Now that he had everyone looking at him, he brought out a drum and began loudly chanting, Indian-style, and banging that drum like he is a Native-American shaman or something. After a few minutes of this, the younger guy brought a guitar out, climbed up and joined him in chanting. The woman walked around shouting, "Water is life!" "Water is life!" This went on until the sun had set and it was dark.

Long lines formed to wait for the bus. We were in line for almost an hour because there were only two buses running and only about 20 people could get on each time. The line snaked beside Johnny's truck and I glanced in as I slowly passed. It was just as filthy inside as out and it obviously had been serving as living quarters for them for a long time. The woman was telling everyone that passed, "Water is life!" I was upset that they had basically ruined everyone's enjoyment of a beautiful sunset, a beautiful moment. As she looked at me and said for the hundredth time, "Water is life" I wanted to say water is also for bathing, you should try it sometime, but it had been a long day, I was really tired and I doubted she would get it so I walked on without a word.

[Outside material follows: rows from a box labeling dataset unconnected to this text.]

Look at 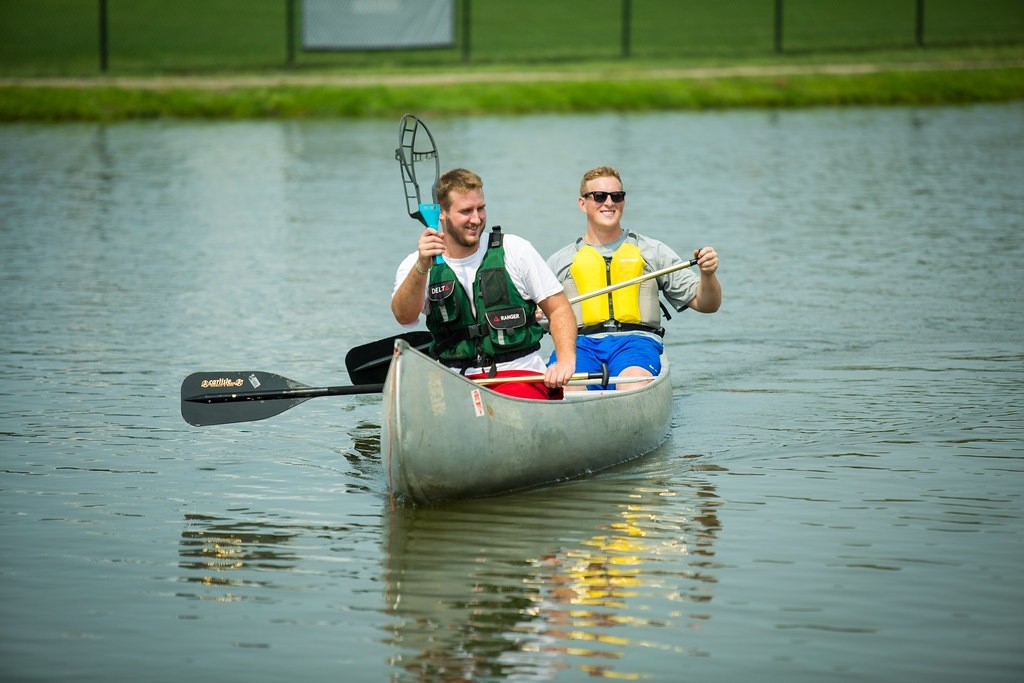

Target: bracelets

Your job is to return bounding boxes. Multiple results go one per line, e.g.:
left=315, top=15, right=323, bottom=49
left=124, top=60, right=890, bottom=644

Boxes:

Inconsiderate, self-centered Johnny
We left the next morning and other than Johnny and company's inconsiderate chanting and proclamations, we had a wonderful time. I would definitely recommend staying in one of the "inside the park" accommodations. They are all close to a shuttle stop and the buses run every few minutes. Cost for a room is around $200 - $250 per night and worth it. We had a car so we drove the routes some of the time, but even though we never had much trouble finding a parking spot at an overlook or other site, we found it easy and convenient to take a shuttle. We spent three full days in the park and that was enough to see everything along the southern rim. If you plan on taking a hike or two, you will need to plan more time. I hiked several trails here years ago and recommend you do too. (It was on one of those hikes that I first encountered Ponderosa pine trees - their bark smells like vanilla!) Unfortunately, hiking at the 7,000+ foot elevation and in the heat was not possible this time and I regret it. Oh well, it was still most enjoyable and the visit gets 2 thumbs up from all of us!





Feeling small at Grand Canyon
This big fella was on the side of the road and didn't
mind his picture being taken at all






This picture of Youngest-daughter perfectly sums up
our trip to the Grand Canyon - awesome!